23. Hukuk Dairesi Esas No: 2016/2118 Karar No: 2019/405 Karar Tarihi: 12.02.2019
Yargıtay 23. Hukuk Dairesi 2016/2118 Esas 2019/405 Karar Sayılı İlamı
23. Hukuk Dairesi 2016/2118 E. , 2019/405 K.
"İçtihat Metni"
MAHKEMESİ :Asliye Hukuk Mahkemesi
Taraflar arasındaki sıra cetveline itiraz davasının yapılan yargılaması sonunda ilamda yazılı nedenlerden dolayı davanın kabulüne yönelik verilen hükmün süresi içinde davalı ... vekilince temyiz edilmesi üzerine dosya incelendi, gereği konuşulup düşünüldü. - K A R A R -
Davacı vekili, müvekkili tarafından borçlu ...aleyhine ... takibi başlatıldığını, ... 3. ... Müdürlüğünün 2008/6143 Esas sayılı dosyasının muvazaalı olduğunu, borçlunun çalışmakta olduğu yerlere maaş haczi yaptırdığını ileri sürerek Denizli 3. ... Müdürlüğünün 2008/6143 Esas sayılı dosyadaki alacağın muvazaalı olduğunun kabulü ile sıra cetvelinde nazara alınmamasına karar verilmesini talep ve dava etmiştir. Davalı vekili düzenlenmiş bir sıra cetveli olmadığını ileri sürerek davanın reddini istemiştir. Mahkemece iddia, savunma ve dosya kapsamında, ispat yükünün davalı tarafa ait olduğu, davalı alacaklının takibinin dayanağının senet olmasının muvazaa iddiasını bertaraf etmeyeceği, senedin taraflar arasında her zaman düzenlenebileceği, davalı tarafından alacağın muvazaalı olmadığının kesin ve inandırıcı olarak ispatlanamadığı gerekçesiyle davanın kabulüne karar verilmiştir.

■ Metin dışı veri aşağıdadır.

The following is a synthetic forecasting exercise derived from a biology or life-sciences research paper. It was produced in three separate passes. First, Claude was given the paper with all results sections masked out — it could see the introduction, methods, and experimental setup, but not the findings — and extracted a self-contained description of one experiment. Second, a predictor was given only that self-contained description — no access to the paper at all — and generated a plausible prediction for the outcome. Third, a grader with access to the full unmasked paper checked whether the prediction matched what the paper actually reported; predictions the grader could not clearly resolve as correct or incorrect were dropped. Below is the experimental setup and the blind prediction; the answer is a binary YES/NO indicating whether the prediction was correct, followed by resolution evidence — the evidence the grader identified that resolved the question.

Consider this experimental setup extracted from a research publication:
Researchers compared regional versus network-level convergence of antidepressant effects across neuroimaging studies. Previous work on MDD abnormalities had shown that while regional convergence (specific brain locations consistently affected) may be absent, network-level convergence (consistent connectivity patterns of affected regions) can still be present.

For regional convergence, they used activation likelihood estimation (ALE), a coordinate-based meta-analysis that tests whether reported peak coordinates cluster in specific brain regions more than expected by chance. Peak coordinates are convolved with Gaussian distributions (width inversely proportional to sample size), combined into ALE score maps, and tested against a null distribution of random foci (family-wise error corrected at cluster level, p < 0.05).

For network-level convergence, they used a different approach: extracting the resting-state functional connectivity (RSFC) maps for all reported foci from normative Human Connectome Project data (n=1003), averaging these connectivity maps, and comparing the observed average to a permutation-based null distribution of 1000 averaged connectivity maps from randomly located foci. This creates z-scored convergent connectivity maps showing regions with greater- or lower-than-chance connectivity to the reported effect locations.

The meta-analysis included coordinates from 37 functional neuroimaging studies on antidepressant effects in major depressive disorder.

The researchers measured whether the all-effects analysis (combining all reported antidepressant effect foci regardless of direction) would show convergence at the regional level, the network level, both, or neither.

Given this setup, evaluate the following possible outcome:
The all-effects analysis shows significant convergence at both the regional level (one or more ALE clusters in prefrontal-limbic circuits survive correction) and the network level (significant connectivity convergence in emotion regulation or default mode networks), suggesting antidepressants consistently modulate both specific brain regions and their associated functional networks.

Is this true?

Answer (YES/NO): NO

Kararı, davalı vekili temyiz etmiştir. İİK"nın 142. maddesi uyarınca haczedilen malın alacaklıların alacağına yetmemesi halinde sıra cetveli yapılır. Borçlunun maaşına yazılan haciz yazılarının sıraya konulması ve bu sıra ile ödeme yapılması sıra cetveli değildir. Sıra cetveline itiraz davalarında davalının alacağının gerçek olduğunu ispat etmek zorunda olmasına rağmen maaş hacizlerinde üst sıralarda bulunan alacaklar aleyhine açılan davalar genel muvazaa mahiyetinde olup bu davalarda genel ispat kuralları geçerlidir. Somut olayda mahkemece, usulüne uygun düzenlenmiş bir sıra cetveli olmamasına rağmen davalının alacaklı olduğunu ispat edemediği gerekçesiyle ispat yükünün davacı yerine davalıya yüklenmesi suretiyle sonuca gidilmesi doğru olmamıştır. SONUÇ: Yukarıda açıklanan nedenlerle davalı vekilinin temyiz itirazlarının kabulü ile hükmün anılan davalı yararına BOZULMASINA, peşin alınan harcın istek halinde temyiz edene iadesine, kararın tebliğinden itibaren 15 gün içerisinde karar düzeltme yolu açık olmak üzere 12.02.2019 tarihinde oy birliğiyle karar verildi.